Ya está, él era mi última esperanza y también va a participar en esta mierda. (¿Me salvaría Ángel de saber lo que están a punto de hacerme?). Miguel se coloca entre mis piernas sin ni siquiera colocarse el condón. Genial, igual la gracia me cueste un puto embarazo. La noche me va a salir redonda.
 
 
 
     Entonces es cuando dejo de sentir fuerza en mis brazos. No soy muy consciente de lo que está pasando, pero escucho que Miguel dice ''¡Corre!'', tras haberle dado su mejor gancho de derecha a Diego en toda la cara. Cojo mi camisa y me la pongo a máxima velocidad mientras que él empuja a Alberto contra la estantería para que no pueda hacer nada. Varios libros se estrellan contra el suelo y yo ya estoy saliendo por la puerta, dejando de recuerdo mi sujetador. Abro la puerta principal de forma torpe, pero antes me giro un instante. Diego acaba de salir del cuarto y me mira con odio. Escucho otro golpe y rezo porque no sea Miguel el receptor. Le debo una de las grandes.
 
 
 
     Doy un portazo y bajo las escaleras de dos en dos y de tres en tres, casi matándome en un par de ocasiones. Salgo del portal y el fresco de la noche me recibe.
 
 
 
     Tras ponerme las cuñas no paro de correr en ningún momento, aún con la mordaza improvisada en mi boca. Me meto en todas las callejuelas que veo y sin saber cómo, he llegado a un parque que me resulta familiar. Pasé por él esta tarde antes de llegar a la tienda de discos. Decido sentarme en un banco para ponerme las braguitas y también para pensar qué coño haré ahora. No puedo evitar derrumbarme y ponerme a llorar, haciendo que se me corra el rímel. Es el único que lo ha hecho hoy. Saco mi móvil del bolsillo; 16 llamadas perdidas de mamá y 7 mensajes nuevos.
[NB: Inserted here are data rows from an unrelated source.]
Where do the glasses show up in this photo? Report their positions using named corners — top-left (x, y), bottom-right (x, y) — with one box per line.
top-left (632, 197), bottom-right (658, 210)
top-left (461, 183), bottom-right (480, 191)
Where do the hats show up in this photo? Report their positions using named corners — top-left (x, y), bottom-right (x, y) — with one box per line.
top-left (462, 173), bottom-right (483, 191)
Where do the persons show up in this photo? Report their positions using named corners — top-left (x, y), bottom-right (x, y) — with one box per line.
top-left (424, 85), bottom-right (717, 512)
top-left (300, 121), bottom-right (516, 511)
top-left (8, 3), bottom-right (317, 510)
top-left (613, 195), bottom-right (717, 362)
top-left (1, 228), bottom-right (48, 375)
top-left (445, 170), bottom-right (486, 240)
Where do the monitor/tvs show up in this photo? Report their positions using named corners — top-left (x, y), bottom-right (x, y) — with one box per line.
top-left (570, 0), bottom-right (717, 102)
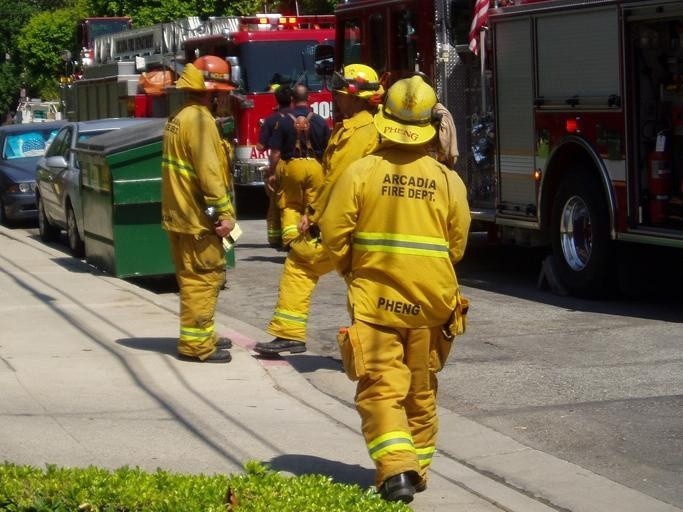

Los borro, mirando únicamente antes de hacerlo si son de Ángel o no. Marco su número. ¿Debo llamarle? Probablemente esté durmiendo, tal vez abrazado a su mujer y con su hija en el dormitorio contiguo. Son como las dos y media de la mañana. Finalmente pulso la tecla verde.
 
 
 
     Un toque, otro toque, otro toque... no puedo creer lo nerviosa que estoy, tengo el corazón en la garganta y un nudo en el estómago que hace que me cueste respirar. Tiemblo sin poder evitarlo, me digo lo imbécil que soy mientras que espero a que descuelgue. Pero nada, eso no hace ni pompas... salta el contestador y cuelgo. Me quedo mirando el cielo, que no tiene ni una sola estrella a causa de la contaminación lumínica. Nada, una noche a la intemperie por gilipollas. Me lo merezco. Cuando llegue a la casa no veré nunca más la luz del sol y recibiré clases en casa, a no ser que me internen. Seguro que me toca un uniforme horrible.
 
 
 
     Enfrascada como estoy en mi monólogo interno, doy un respingo cuando empieza a vibrar el teléfono en mi mano. Rauda y veloz descuelgo.
 
 
 -¿Qué quieres? Menos mal que mi mujer se ha quedado dormida en el sofá y yo tenía el móvil en silencio -por su tono de voz no parece especialmente molesto, pero tampoco creo que le haga mucha ilusión esta llamada.
 
-Eso será el destino...
 
 -¿Qué?
 
 -Sálvame, por favor -vuelvo a llorar, con una mezcla de nervios y miedo por lo que me pueda decir.
 
 -Pequeña... ¿dónde estás?
 
 
Le describo a grandes rasgos lo que veo a mi alrededor y en seguida reconoce el parque en el que me encuentro.
 
 
 -Hay que ver -no parece reprocharme nada, más bien está preocupado-. Ni se te ocurra moverte de ahí que en un momento te recojo. Ahora me contarás.